A invenção crucial, para além de brutalizar outro ser humano e forçá-lo a trabalhar contra sua vontade, foi a possibilidade de classificar o grupo a ser dominado como completamente diferente do grupo que exerce dominância. É evidente que tal diferença fica mais óbvia quando o grupo escravizado são membros de uma tribo estrangeira, literalmente “outros”. Ainda assim, para estender o conceito e transformar os escravizados em escravos, de alguma forma diferentes de seres humanos, os homens já deviam saber que essa classificação funcionaria de fato. Sabemos que constructos mentais costumam vir de algum modelo da realidade e consistem de um novo ordenamento de experiência passada. Essa experiência,
disponível aos homens antes da invenção da escravidão, era a subordinação de mulheres do próprio grupo.
A opressão de mulheres precede a escravidão e a torna possível.

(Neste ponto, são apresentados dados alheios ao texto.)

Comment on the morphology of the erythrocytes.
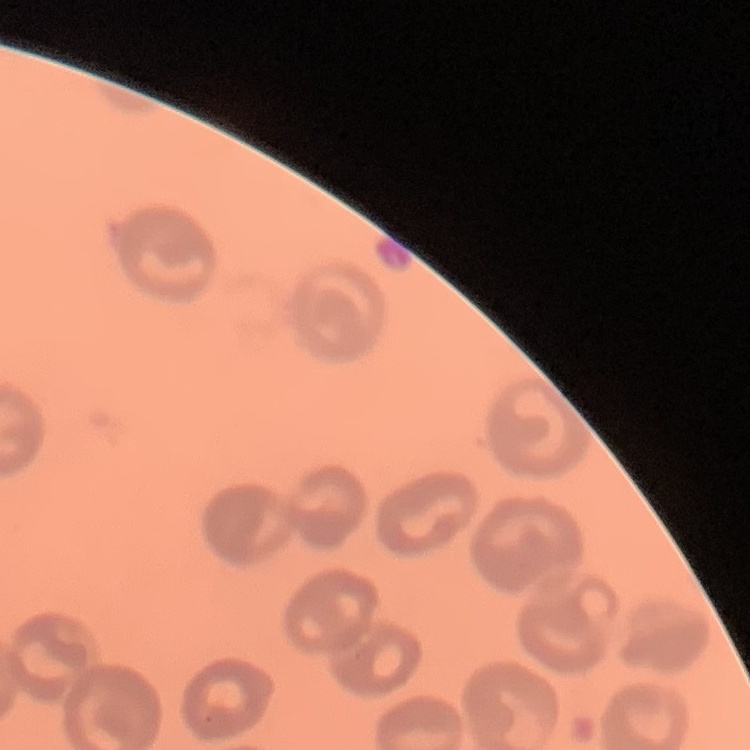

They show no rouleaux formation.

{
  "image_type": "square crop of a larger photomicrograph",
  "stain": "Field's or Giemsa",
  "preparation": "thin blood smear"
}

Vimos em capítulos anteriores como homens e mulheres construíram as relações sociais que deram origem a dominância e hierarquias. Vimos como a confluência de inúmeros fatores resultou na assimetria sexual e na divisão de trabalho com pesos desiguais para homens e mulheres. A partir disso, o parentesco estruturou as relações sociais de tal forma, que mulheres eram comercializadas para casamento e homens tinham certos direitos sobre as mulheres que estas não tinham sobre eles. A sexualidade e o potencial reprodutivo das mulheres se tornaram mercadorias a ser comercializadas ou adquiridas para servir a famílias; então, as mulheres eram consideradas um grupo com menos autonomia do que os homens. Em algumas sociedades, como na China, as mulheres continuaram sendo estranhas marginalizadas em relação ao grupo de seus parentes. Enquanto os homens “faziam parte” de uma família ou linhagem, as mulheres “pertenciam a” homens que adquirissem direitos sobre elas. [ 156 ] Na maioria das sociedades, as
mulheres são mais vulneráveis à marginalidade do que os homens.

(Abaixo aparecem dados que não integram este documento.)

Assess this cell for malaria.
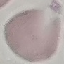
Uninfected.

image type = automatically extracted cell patch, resized to 64 × 64 pixels
capture = smartphone camera at the microscope eyepiece
stain = Giemsa
preparation = thin blood film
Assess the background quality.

Uma vez privadas da proteção de um parente homem por razão de morte, separação ou por não ser mais desejada como parceira sexual, a mulher se torna marginalizada. Logo no início da formação do Estado e do estabelecimento de hierarquias e classes, os homens devem ter observado essa vulnerabilidade maior nas mulheres e aprenderam assim que podiam usar diferenças para separar e dividir um grupo de pessoas de outro. Essas diferenças podem ser “naturais” e biológicas, como sexo e idade, ou podem ser criadas pelo homem, como aprisionamento e marcação a ferro.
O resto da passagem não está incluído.